Exercise prompt
Copy the lines below exactly, starting at the one with "Imgp4117 プエルトリ" and ending at the one with "Niño con autismo caminando solo", and leave out any picture.

The records

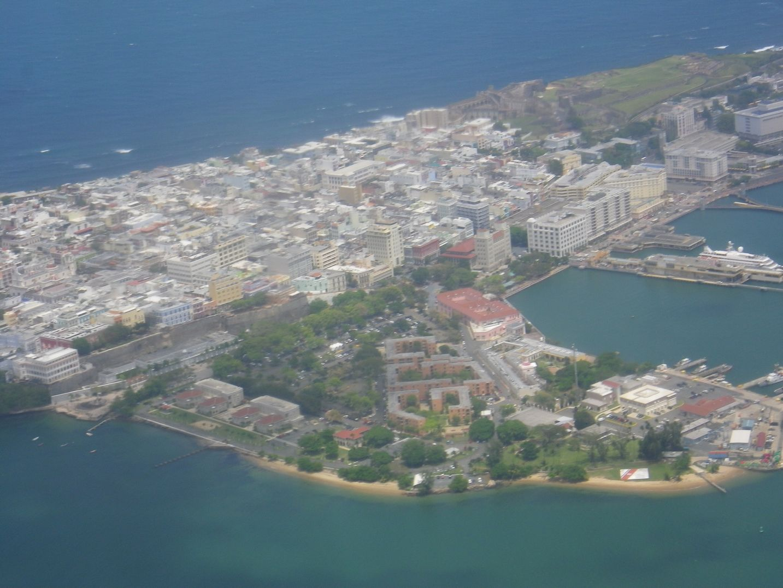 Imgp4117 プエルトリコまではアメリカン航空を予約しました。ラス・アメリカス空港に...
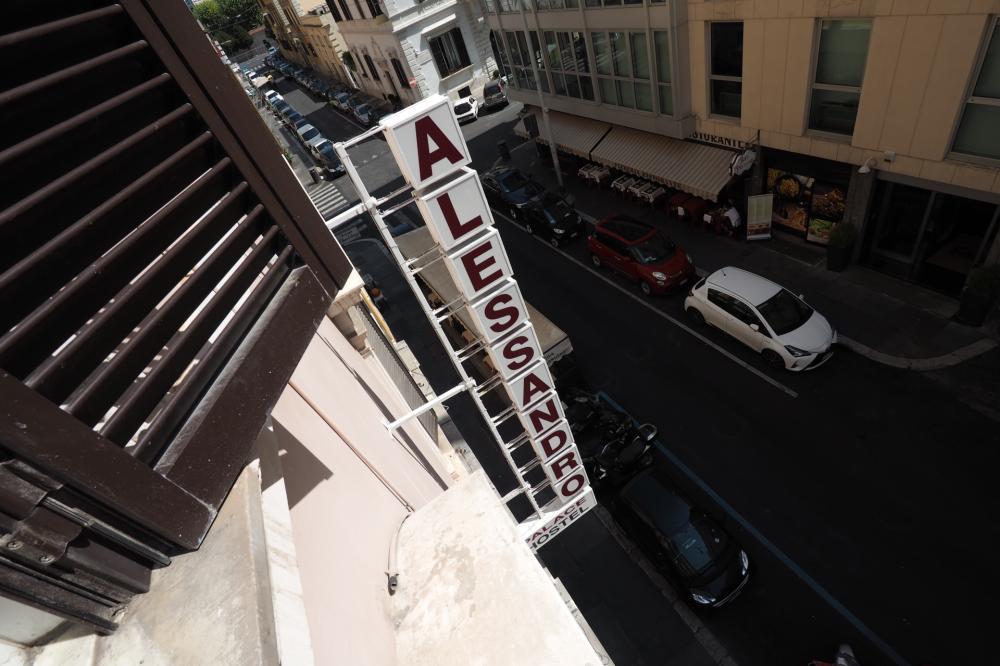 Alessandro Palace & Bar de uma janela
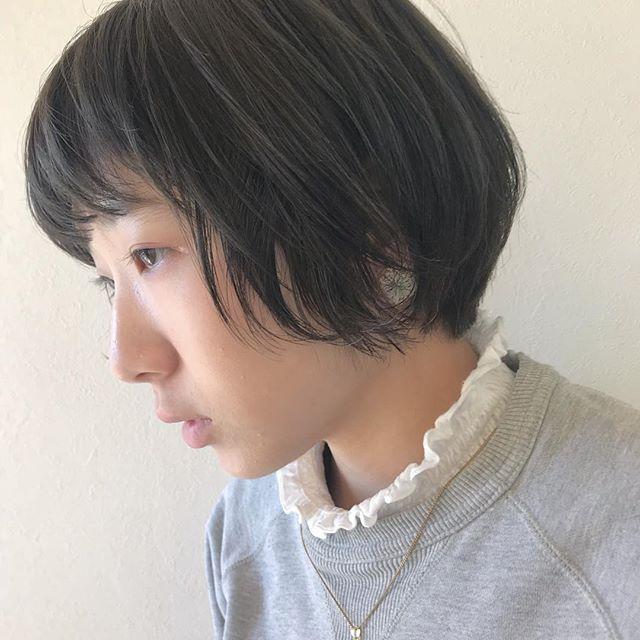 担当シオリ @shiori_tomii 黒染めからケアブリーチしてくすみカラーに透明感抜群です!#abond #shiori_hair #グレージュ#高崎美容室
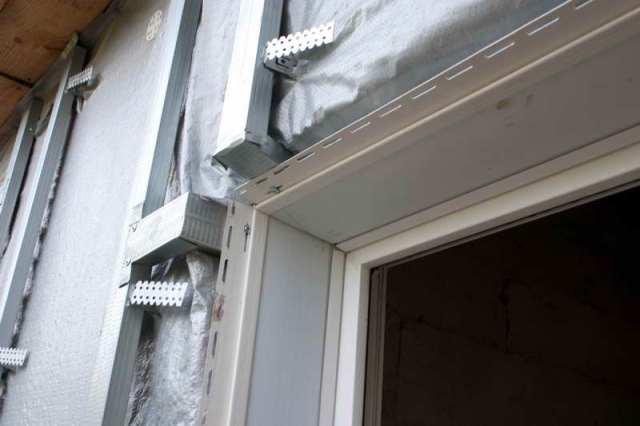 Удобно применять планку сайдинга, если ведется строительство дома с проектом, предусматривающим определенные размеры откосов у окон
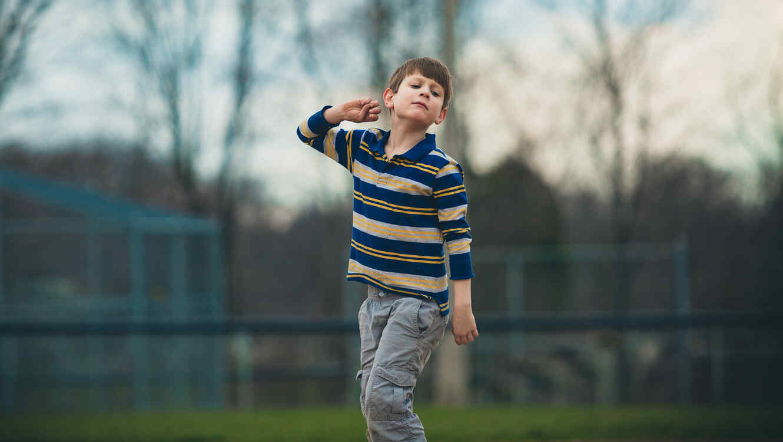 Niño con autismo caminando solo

...

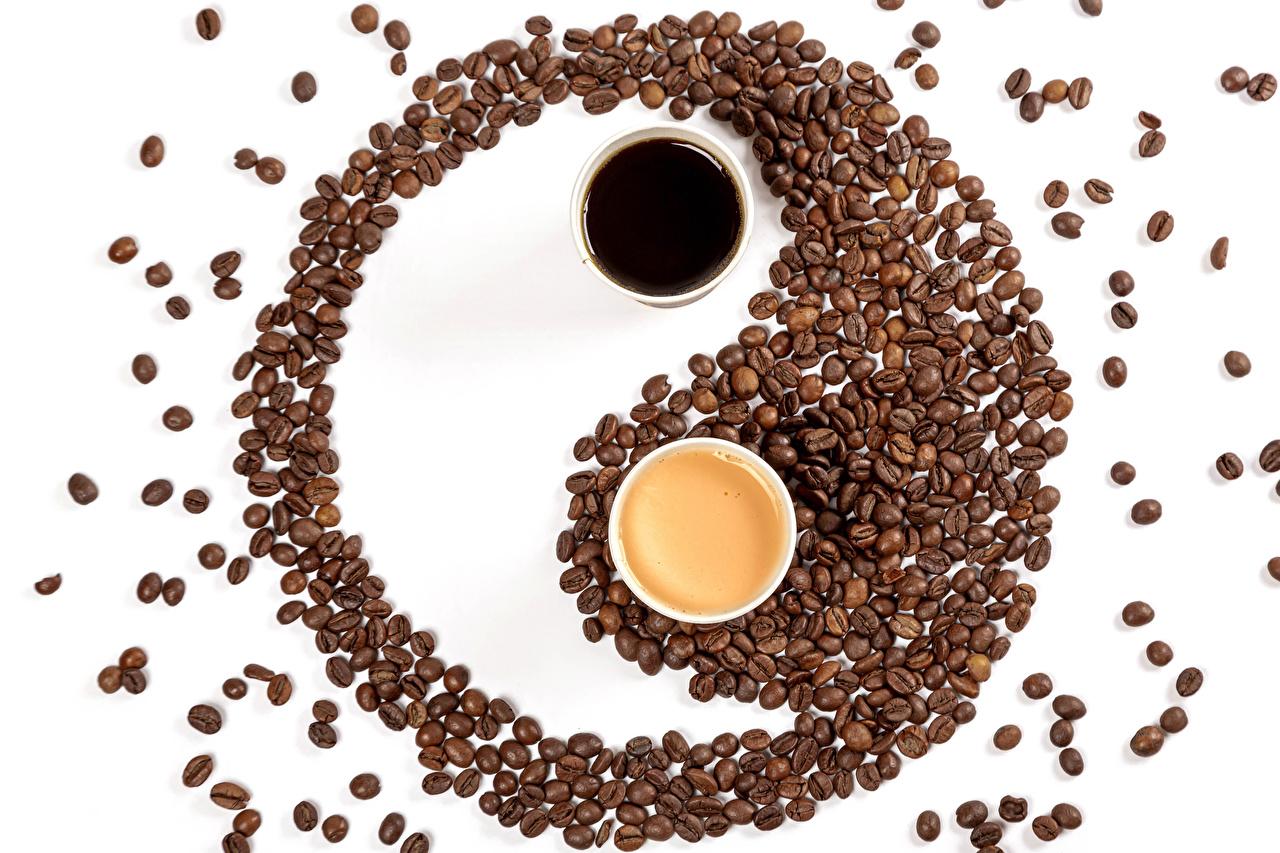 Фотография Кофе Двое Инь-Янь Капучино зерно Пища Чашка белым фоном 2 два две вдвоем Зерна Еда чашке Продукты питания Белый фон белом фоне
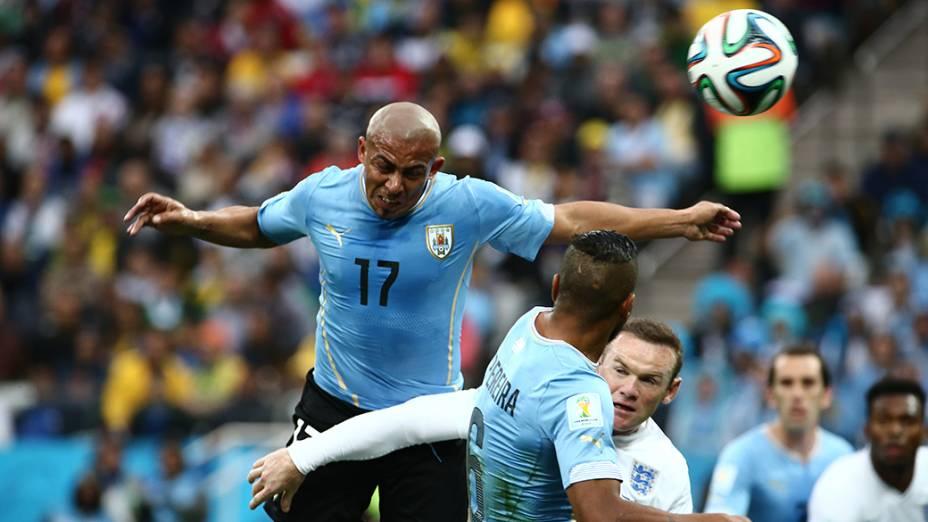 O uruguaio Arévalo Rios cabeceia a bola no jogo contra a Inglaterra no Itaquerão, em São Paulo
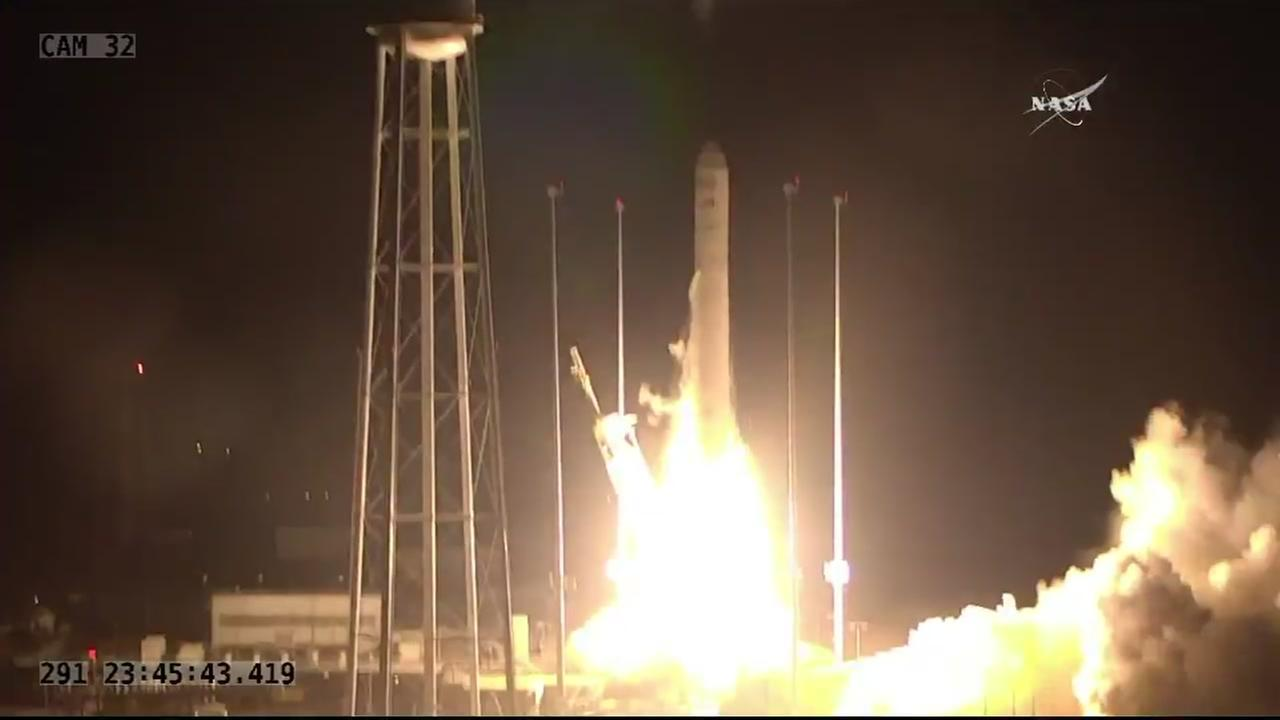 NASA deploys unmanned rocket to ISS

Result below
 Imgp4117 プエルトリコまではアメリカン航空を予約しました。ラス・アメリカス空港に...
 Alessandro Palace & Bar de uma janela
 担当シオリ @shiori_tomii 黒染めからケアブリーチしてくすみカラーに透明感抜群です!#abond #shiori_hair #グレージュ#高崎美容室
 Удобно применять планку сайдинга, если ведется строительство дома с проектом, предусматривающим определенные размеры откосов у окон
 Niño con autismo caminando solo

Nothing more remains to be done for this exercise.